-- Work task 1 --
In the passage on U.S. research investment, where does the United States now rank globally in total research and development?
-- Work task 2 --
Extend the passage on U.S. research investment by writing what comes after its final sentence.

While the United States once led the world in the share of our economy invested in research, our Nation now ranks 9th globally in total research and development and 12th in publicly financed research and development. While wages for American workers rose in parallel with growth in national productivity from the end of World War II through most of the 1970s, since then wage growth has been uneven and labor’s share in national income has declined. Without a significant increase in investment in research, education, technology transfer, intellectual property, manufacturing, and other core strengths of the United States innovation ecosystem, it is only a matter of time before the global competitors of the United States overtake the United States in terms of technological primacy.
The country that wins the race in key technologies—such as artificial intelligence, quantum computing, advanced communications, and advanced manufacturing—and uses technological innovation to support high-quality jobs and incomes will be the superpower of the future. The Federal Government must catalyze United States innovation by boosting research investments focused on discovering, creating, commercializing, and demonstrating new technologies and manufacturing those technologies domestically throughout the country to ensure the leadership of the United States in the industries of the future.

-- Data section --
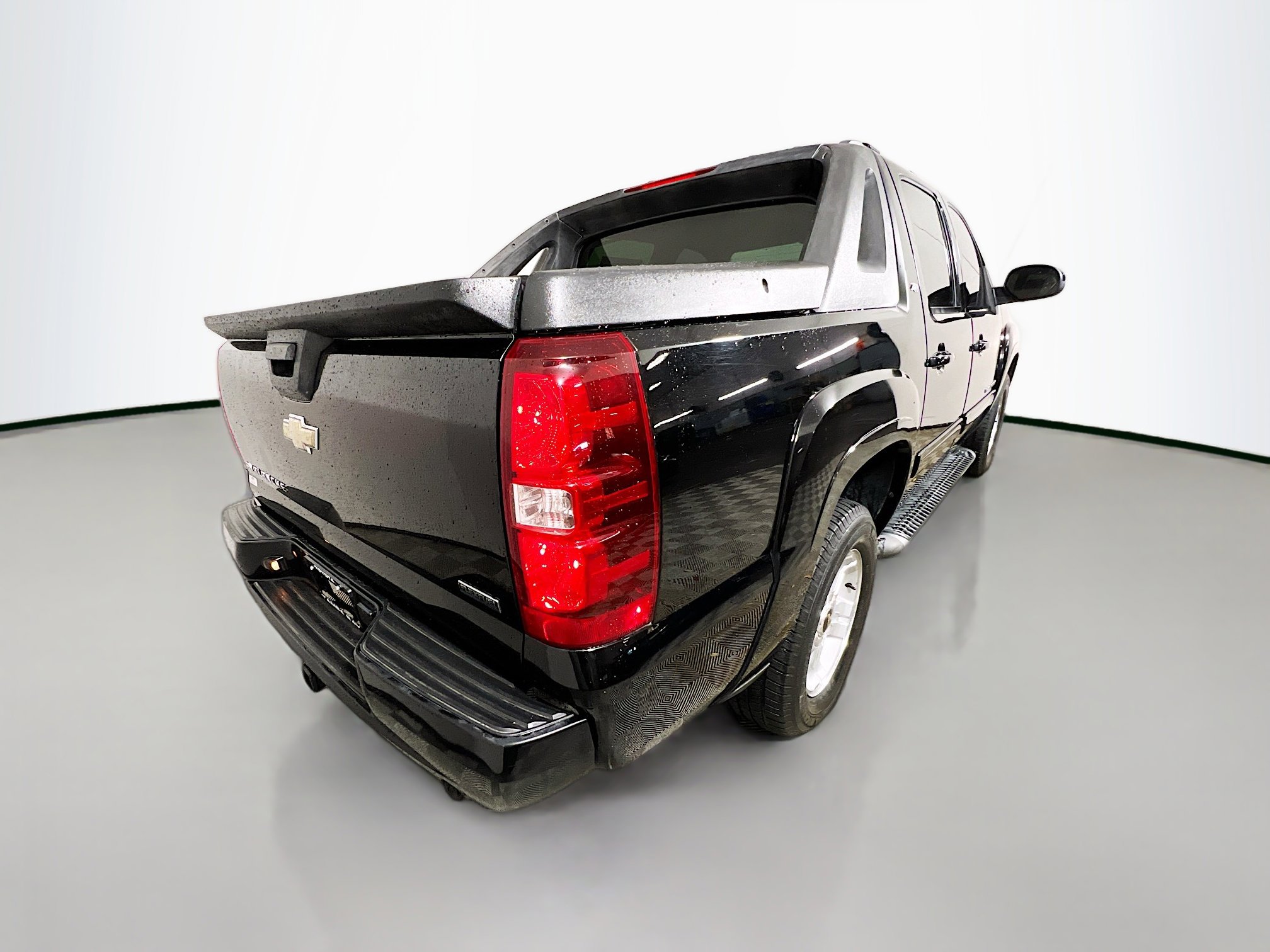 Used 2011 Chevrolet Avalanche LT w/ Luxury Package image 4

--

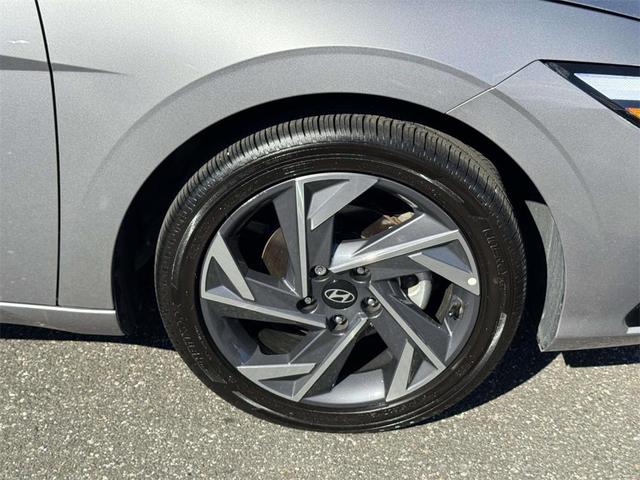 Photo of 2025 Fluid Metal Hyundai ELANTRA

---

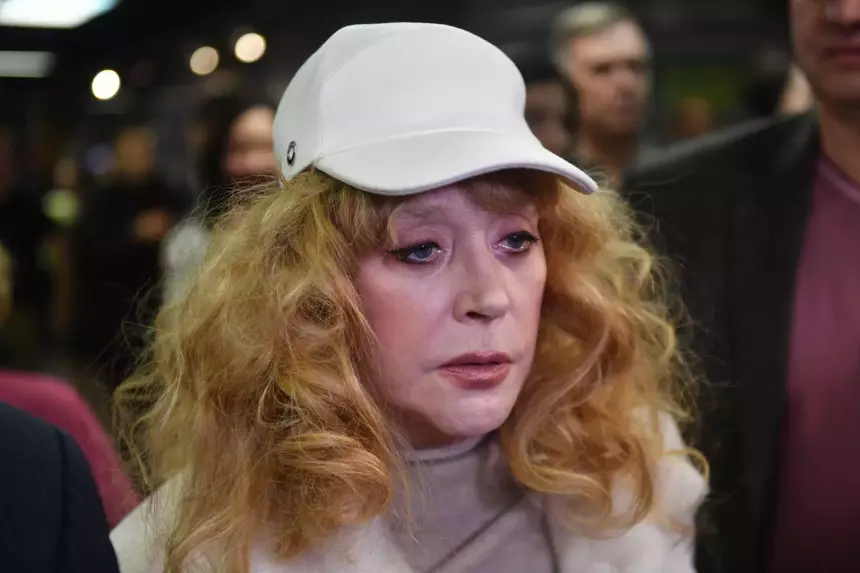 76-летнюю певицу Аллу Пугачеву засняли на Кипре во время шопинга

-- Response 1 --
Ninth.

-- Response 2 --
The distribution of innovation jobs and investment in the United States has become largely concentrated in just a few locations, while much of the Nation has been left out of growth in the innovation sector. More than 90 percent of the Nation’s innovation sector employment growth in the last 15 years was generated in just 5 major metropolitan areas. The Federal Government must address this imbalance in opportunity by— dramatically increasing funding for science and engineering research and expanding partnerships with the private sector to build new technology hubs across the country; spreading high-quality innovation sector jobs more broadly; increasing the participation of underrepresented populations, engaging workers, and collaborating with labor organizations in innovation efforts to tap the talent and potential of the entire Nation to ensure the United States leads the industries of the future; and building regional capacity in such critical areas as entrepreneurship, access to capital and other investment, and supply chain development.
As President Franklin D. Roosevelt stated, [N]ew frontiers of the mind are before us, and if they are pioneered with the same vision, boldness, and drive with which we have waged this war we can create a fuller and more fruitful employment and a fuller and more fruitful life. As Vannevar Bush stated in his 1945 report entitled Science, The Endless Frontier, New products, new industries, and more jobs require continuous additions to knowledge of the laws of nature, and the application of that knowledge to practical purposes.
Similarly, our defense against aggression demands new knowledge so that we can develop new and improved weapons. This essential, new knowledge can be obtained only through basic scientific research. Since their inception, the National Science Foundation and other key Federal agencies, like the Department of Energy, have carried out vital work supporting basic and applied research to create knowledge that is a key driver of the economy of the United States and enhances the Nation’s security.